## RECORDS SHOWN
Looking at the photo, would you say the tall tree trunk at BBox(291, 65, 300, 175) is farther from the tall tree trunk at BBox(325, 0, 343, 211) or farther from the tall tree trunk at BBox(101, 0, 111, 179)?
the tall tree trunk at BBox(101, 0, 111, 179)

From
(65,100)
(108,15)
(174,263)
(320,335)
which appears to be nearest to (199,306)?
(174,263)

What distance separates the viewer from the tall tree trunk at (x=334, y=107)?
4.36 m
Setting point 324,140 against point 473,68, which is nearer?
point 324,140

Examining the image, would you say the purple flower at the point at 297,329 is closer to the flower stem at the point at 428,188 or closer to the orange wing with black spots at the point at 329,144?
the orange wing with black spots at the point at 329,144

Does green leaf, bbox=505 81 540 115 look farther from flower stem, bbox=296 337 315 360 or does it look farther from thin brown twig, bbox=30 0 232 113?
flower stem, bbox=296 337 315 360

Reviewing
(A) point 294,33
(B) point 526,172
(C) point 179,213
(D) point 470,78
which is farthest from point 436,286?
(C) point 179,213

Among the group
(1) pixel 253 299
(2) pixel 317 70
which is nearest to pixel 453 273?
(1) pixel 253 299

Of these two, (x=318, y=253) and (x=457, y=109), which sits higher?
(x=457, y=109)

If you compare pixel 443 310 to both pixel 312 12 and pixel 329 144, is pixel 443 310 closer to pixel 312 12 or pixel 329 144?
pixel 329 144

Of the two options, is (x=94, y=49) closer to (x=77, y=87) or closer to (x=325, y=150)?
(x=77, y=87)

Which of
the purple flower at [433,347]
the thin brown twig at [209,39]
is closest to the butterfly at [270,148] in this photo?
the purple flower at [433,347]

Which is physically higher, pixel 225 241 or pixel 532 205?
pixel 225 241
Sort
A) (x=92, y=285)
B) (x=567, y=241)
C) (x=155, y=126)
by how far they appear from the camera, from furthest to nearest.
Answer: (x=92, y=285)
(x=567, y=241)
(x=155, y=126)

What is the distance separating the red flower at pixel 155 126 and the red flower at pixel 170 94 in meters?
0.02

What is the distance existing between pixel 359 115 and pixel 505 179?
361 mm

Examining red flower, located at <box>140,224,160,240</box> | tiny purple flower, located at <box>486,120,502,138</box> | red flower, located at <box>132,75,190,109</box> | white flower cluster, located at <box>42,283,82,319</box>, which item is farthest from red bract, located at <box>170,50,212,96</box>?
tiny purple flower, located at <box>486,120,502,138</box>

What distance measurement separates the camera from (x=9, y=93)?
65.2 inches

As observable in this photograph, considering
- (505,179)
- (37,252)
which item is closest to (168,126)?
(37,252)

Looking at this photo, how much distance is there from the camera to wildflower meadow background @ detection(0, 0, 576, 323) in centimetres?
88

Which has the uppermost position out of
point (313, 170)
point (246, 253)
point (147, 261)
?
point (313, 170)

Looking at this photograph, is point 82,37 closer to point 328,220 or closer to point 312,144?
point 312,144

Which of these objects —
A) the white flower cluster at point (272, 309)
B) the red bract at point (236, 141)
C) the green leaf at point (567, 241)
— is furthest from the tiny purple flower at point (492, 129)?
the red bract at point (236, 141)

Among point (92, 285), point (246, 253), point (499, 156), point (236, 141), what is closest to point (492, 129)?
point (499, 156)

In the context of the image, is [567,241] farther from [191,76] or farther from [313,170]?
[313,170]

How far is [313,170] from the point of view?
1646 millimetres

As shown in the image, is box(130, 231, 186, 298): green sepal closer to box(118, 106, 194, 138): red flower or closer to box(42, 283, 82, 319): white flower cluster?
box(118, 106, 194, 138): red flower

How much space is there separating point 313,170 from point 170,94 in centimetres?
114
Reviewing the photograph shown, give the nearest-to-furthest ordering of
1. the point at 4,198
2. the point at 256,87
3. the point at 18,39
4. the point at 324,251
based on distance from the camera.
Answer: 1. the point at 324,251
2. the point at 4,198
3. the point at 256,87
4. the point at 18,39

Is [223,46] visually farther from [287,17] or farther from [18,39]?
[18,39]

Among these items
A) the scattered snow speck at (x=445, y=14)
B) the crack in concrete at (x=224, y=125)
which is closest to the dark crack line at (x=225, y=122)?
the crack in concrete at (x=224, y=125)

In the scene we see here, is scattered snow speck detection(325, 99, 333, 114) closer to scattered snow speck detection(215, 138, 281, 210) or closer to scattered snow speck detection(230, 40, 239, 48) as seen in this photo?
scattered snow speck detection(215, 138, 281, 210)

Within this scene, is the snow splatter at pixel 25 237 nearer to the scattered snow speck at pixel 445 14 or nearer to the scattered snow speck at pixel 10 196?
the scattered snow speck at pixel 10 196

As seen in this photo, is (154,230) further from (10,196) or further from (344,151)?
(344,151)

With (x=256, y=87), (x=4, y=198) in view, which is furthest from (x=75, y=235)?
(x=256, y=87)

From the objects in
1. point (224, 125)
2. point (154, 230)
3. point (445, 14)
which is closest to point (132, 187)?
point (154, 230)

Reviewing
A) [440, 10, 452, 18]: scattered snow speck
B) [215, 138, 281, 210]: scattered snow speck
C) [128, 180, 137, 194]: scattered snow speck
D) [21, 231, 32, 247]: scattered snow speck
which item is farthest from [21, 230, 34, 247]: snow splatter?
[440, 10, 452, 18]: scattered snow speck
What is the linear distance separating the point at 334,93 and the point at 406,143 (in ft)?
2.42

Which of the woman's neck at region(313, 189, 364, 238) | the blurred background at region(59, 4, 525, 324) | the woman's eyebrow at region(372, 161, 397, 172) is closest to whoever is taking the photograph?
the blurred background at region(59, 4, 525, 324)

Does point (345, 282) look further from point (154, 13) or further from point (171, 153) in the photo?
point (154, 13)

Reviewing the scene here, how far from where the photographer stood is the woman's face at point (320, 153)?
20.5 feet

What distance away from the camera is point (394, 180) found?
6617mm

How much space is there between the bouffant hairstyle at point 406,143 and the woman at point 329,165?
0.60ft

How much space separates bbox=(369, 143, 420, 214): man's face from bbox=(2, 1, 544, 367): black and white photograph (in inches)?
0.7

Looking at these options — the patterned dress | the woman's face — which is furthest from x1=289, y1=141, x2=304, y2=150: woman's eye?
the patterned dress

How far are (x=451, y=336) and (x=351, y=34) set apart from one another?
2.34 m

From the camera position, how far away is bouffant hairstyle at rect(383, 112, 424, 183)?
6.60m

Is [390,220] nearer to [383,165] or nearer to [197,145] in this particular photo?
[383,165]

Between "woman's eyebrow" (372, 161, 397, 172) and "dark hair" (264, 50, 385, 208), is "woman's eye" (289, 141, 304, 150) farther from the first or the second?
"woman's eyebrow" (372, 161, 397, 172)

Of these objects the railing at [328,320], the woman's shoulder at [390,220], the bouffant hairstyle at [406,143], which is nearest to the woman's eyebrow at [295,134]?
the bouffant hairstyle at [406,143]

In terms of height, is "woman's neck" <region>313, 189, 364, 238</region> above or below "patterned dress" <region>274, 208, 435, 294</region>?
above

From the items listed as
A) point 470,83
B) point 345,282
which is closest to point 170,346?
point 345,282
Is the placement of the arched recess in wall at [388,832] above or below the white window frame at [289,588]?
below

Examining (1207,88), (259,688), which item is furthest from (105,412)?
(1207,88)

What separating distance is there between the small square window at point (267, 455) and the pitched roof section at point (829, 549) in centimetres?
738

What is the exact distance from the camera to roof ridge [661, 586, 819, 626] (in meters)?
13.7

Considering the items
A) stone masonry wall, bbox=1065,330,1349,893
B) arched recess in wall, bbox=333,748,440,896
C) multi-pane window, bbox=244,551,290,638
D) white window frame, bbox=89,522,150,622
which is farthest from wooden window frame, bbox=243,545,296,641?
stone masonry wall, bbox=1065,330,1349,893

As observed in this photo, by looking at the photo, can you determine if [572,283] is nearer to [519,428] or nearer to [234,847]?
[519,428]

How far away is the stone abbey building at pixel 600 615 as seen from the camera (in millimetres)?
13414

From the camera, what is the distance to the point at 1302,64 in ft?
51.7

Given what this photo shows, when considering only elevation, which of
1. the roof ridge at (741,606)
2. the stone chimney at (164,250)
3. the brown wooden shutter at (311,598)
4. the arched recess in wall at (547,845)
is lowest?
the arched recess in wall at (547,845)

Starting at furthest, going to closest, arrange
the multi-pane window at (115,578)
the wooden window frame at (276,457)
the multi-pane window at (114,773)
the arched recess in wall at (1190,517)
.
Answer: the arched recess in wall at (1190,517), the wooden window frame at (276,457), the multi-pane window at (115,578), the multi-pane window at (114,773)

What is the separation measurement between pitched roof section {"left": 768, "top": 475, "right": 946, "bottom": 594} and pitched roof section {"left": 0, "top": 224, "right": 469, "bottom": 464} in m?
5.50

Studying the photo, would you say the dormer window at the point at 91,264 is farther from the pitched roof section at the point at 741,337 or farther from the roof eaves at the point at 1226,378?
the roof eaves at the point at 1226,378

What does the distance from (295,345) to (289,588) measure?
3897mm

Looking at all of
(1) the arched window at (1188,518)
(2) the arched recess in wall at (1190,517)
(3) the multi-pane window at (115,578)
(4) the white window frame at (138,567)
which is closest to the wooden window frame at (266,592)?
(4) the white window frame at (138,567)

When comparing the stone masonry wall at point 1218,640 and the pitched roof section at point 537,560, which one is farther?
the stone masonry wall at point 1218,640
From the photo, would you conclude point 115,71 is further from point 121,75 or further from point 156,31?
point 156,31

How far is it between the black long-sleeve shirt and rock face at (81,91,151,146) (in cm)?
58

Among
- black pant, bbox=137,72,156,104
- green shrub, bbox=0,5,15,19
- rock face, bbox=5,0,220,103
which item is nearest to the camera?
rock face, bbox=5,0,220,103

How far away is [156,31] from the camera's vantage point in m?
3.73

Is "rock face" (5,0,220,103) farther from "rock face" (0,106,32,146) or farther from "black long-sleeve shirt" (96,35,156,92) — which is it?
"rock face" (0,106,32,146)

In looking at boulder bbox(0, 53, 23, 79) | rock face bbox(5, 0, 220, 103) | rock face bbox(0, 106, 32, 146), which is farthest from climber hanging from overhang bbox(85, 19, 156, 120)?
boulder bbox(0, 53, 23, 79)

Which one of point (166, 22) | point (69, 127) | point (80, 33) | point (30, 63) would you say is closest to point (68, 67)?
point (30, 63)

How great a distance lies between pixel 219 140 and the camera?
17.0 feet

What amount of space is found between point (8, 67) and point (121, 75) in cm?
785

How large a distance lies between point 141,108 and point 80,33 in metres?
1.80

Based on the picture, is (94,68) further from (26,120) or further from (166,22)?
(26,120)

## WHAT IS NEEDED
Reproduce only the lines running from the one with "How far away is [156,31]" through the final line of the listing above, both ends included.

## RESPONSE TO THIS TASK
How far away is [156,31] from the camera's vantage point in m?
3.73

Is "rock face" (5,0,220,103) farther from "rock face" (0,106,32,146) or farther from "black long-sleeve shirt" (96,35,156,92) — which is it?
"rock face" (0,106,32,146)

In looking at boulder bbox(0, 53, 23, 79) | rock face bbox(5, 0, 220, 103) | rock face bbox(0, 106, 32, 146), which is farthest from climber hanging from overhang bbox(85, 19, 156, 120)?
boulder bbox(0, 53, 23, 79)

Which one of point (166, 22) | point (69, 127) | point (80, 33) | point (30, 63) would you say is closest to point (68, 67)?
point (30, 63)

How great a distance lies between pixel 219 140 and the camera?
17.0 feet

What amount of space is found between point (8, 67) and point (121, 75) in cm?
785

How large a distance lies between point 141,108 and point 80,33 in metres?
1.80

Based on the picture, is (94,68) further from (26,120) or further from (166,22)?
(26,120)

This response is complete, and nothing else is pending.